Day 3 of the new world order began today and saw us embark on a massive clean-up venture. After years of dreaming and planning and preparing and much gnashing of teeth and rending of garments, we finally purchased our own little slice of the pie. 5 1/2 acres of wooded bliss. We’d decided on a name years ago so on our first voyage to the farm, aside from the massive stand of mature trees and the creek running through the middle, hearing the wild turkeys gobbling sold us on this place.
Day 1 was signing day which we couldn’t do until late in the afternoon. We then stole a few moments and went out for a toast on the property with family in tow before celebrating with viewing the latest Star Trek flick and eating dinner at Abuelo’s. Hand shaken margaritas should be a requirement for Mexican food. Just sayin’. And Day 2, although we’d planned on starting the work, we ended up having to repair fencing in the pasture where our goats are currently residing to keep them out of the neighbors acreage. They say if water can pass through the fence, so can a goat and ours have proven that many times over.
Which left today to begin. The day when 100 degree plus temps were forecast and all wind ceased to blow in our fair state. In Oklahoma, the temp is normal for August but windless days are rare. Anyway we trudged out at 6:30 AM to begin what we’re pretty sure will be an endless task of removing sticktights from the land. You know, those tiny grey seedheads that can bind your shoelaces into a knotted mess before you’ve closed the car door? Yep. We have those in abundance. While mom helped tackle the area near the old house and around what will be our new garden, I set off to clear the driveway of overhanging limbs and the entry of anything the weed eater couldn’t handle while Jerry played with his new chain-saw and began the process of removing a fallen tree from in front of the old barn.
We set up an old steel barrel in the middle of the garden plot to burn those nasty buggers which worked well. At least after a fashion … they were still moist enough that they didn’t want to burn well at first, so Jerry decided to add a little fuel to the mix. When he lighted it, instead of burning like so many other fires we’ve had, it exploded and made a ferocious boom and singed the hair off his legs. So, we changed tactics a little and removed everything from the barrel, started a small fire on the bottom and added to it handfuls at a time until the air temperature rose from a steady 85 degree to a blistering 885 in mere moments.

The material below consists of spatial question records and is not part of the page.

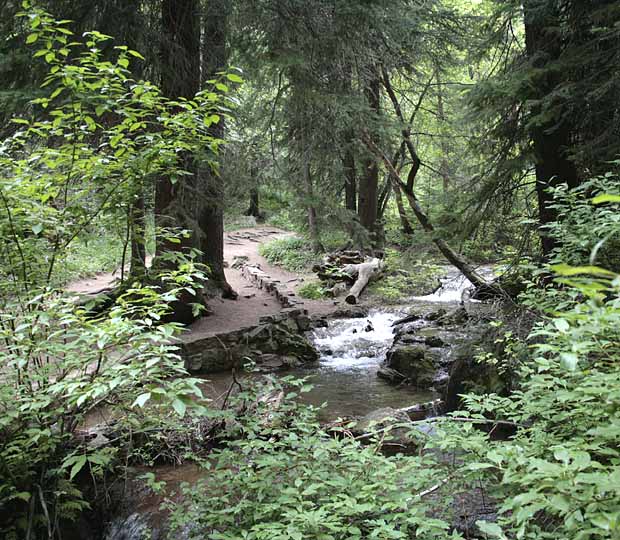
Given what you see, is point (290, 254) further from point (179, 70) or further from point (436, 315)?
point (179, 70)

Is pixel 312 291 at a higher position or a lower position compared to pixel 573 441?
lower

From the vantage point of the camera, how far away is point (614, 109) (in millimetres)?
5363

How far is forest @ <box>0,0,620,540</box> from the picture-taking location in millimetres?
2607

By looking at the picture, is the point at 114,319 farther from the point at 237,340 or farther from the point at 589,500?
the point at 237,340

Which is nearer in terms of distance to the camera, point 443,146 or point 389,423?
point 389,423

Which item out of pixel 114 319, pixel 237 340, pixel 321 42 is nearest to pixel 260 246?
pixel 237 340

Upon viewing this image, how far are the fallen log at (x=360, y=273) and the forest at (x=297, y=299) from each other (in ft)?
0.28

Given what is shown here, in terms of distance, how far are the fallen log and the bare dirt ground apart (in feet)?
2.09

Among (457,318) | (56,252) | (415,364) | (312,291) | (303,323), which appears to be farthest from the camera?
(312,291)

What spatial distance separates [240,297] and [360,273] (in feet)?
12.9

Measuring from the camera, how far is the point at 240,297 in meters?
12.3

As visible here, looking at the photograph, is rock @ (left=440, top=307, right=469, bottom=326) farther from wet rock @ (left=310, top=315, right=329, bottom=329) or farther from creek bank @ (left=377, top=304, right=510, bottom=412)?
wet rock @ (left=310, top=315, right=329, bottom=329)

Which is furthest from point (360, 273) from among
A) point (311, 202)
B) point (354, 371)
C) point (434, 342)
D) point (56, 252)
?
point (56, 252)

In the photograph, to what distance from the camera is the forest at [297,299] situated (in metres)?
2.61
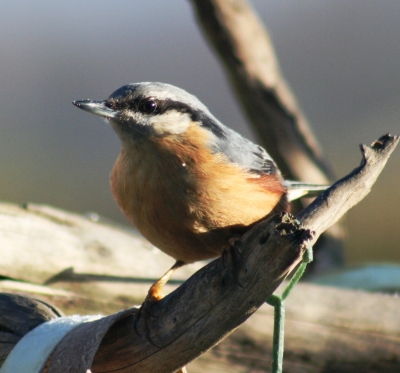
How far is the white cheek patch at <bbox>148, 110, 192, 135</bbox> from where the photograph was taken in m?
3.08

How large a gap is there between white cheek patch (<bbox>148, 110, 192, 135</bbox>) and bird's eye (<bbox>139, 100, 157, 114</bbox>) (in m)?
0.04

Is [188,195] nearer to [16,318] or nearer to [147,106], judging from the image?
[147,106]

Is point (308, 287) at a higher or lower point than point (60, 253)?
lower

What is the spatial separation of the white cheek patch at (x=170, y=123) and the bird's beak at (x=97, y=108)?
189mm

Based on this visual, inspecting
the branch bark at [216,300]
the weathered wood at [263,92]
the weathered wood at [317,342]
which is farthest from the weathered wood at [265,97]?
the branch bark at [216,300]

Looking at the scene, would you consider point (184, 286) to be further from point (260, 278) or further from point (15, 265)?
point (15, 265)

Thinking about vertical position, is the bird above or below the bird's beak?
below

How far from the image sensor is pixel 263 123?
18.3ft

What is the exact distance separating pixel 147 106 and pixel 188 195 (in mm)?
535

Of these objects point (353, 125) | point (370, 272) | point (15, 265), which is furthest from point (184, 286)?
point (353, 125)

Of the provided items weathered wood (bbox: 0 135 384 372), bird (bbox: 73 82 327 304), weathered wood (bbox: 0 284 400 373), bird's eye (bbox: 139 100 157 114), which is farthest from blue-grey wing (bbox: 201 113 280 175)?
weathered wood (bbox: 0 284 400 373)

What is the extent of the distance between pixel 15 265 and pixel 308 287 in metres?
1.86

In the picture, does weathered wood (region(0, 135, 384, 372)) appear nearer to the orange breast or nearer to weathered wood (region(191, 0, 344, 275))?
the orange breast

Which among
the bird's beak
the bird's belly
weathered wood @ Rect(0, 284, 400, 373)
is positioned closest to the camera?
→ the bird's belly
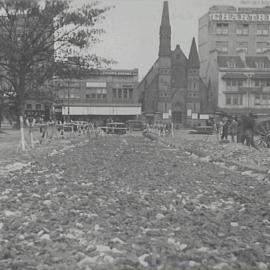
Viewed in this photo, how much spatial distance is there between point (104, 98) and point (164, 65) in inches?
578

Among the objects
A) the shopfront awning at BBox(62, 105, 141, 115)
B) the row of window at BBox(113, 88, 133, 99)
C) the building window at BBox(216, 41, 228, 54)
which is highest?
the building window at BBox(216, 41, 228, 54)

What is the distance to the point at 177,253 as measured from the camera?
5.89m

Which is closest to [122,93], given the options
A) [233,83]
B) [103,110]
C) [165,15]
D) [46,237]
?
[103,110]

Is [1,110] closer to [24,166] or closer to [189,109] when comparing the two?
[24,166]

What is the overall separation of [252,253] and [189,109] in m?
88.8

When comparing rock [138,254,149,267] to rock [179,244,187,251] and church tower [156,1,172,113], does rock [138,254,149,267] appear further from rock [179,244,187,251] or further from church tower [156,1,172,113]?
church tower [156,1,172,113]

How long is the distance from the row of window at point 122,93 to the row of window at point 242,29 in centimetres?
2543

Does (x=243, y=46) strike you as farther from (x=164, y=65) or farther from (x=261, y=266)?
(x=261, y=266)

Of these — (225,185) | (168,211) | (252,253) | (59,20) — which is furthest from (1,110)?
(252,253)

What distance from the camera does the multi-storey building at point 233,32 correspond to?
10269 centimetres

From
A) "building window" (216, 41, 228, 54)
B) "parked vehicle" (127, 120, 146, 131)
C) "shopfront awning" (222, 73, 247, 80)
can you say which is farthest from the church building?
"parked vehicle" (127, 120, 146, 131)

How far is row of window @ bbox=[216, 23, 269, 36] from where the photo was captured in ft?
340

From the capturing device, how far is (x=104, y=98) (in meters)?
91.6

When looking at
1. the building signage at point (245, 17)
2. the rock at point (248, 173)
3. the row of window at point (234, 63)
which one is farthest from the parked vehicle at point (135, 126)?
the rock at point (248, 173)
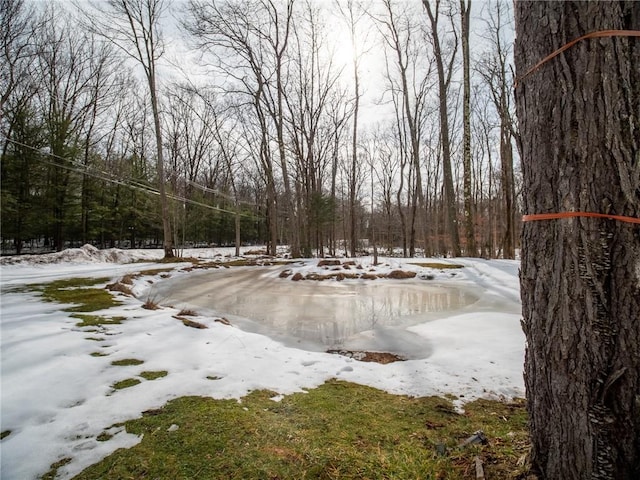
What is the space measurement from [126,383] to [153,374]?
192 millimetres

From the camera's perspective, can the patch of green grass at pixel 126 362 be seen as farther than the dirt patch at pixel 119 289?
No

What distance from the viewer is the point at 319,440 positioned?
59.6 inches

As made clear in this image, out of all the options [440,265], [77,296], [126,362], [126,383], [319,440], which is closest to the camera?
[319,440]

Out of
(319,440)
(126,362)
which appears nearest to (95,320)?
(126,362)

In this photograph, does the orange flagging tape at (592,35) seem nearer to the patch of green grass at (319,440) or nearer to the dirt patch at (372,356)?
the patch of green grass at (319,440)

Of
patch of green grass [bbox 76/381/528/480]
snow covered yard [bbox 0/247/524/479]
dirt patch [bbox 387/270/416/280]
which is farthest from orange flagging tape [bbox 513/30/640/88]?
dirt patch [bbox 387/270/416/280]

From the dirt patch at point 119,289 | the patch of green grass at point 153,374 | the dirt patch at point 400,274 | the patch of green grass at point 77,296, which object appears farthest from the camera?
the dirt patch at point 400,274

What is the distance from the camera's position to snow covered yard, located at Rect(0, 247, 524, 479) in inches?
59.5

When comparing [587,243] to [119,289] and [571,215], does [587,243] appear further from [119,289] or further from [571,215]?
[119,289]

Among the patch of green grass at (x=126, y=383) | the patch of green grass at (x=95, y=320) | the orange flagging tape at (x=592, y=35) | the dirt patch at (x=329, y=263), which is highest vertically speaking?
the orange flagging tape at (x=592, y=35)

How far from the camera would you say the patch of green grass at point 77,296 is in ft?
14.4

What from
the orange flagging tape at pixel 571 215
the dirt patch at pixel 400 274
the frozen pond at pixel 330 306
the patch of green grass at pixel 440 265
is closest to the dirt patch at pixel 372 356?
the frozen pond at pixel 330 306

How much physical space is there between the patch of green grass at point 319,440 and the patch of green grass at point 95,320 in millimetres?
2257

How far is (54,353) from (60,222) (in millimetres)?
17724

This winter, I suppose, we will be glad to have that capacity to make heat, but today it just sucked. By 9:45 we were wiped out, our dew rags were dripping with sweat, and the sun’s rays had finally filtered through the tree tops and were shining on the land right where we plan to put the garden. Why fight nature, right? I mean, we could spend time and effort clearing the perfect place in our scheme for the garden to go but there’s already a cleared place where the sun shines most of the day. Seems logical to put the garden there.
It doesn’t look like much more than a mess right now, but by next spring it will be a functioning garden without a doubt. I can already taste the spring peas and radishes, the sweet salads, the juicy tomatoes, the black eyed peas, the green beans … I’m drooling just thinking about it.
Anyway, we have lots of plans – earthbag structures, permaculture landscaping, mass rocket fuel heating, building a bridge, a little log stacking art work for the entry, pond building, hot tub/sauna construction, incorporating in our goats, chickens, and rabbits, adding pigs and bees to the flock, and eventually even building a house all while practicing green living. We hope you’ll join us on this adventure in the wild.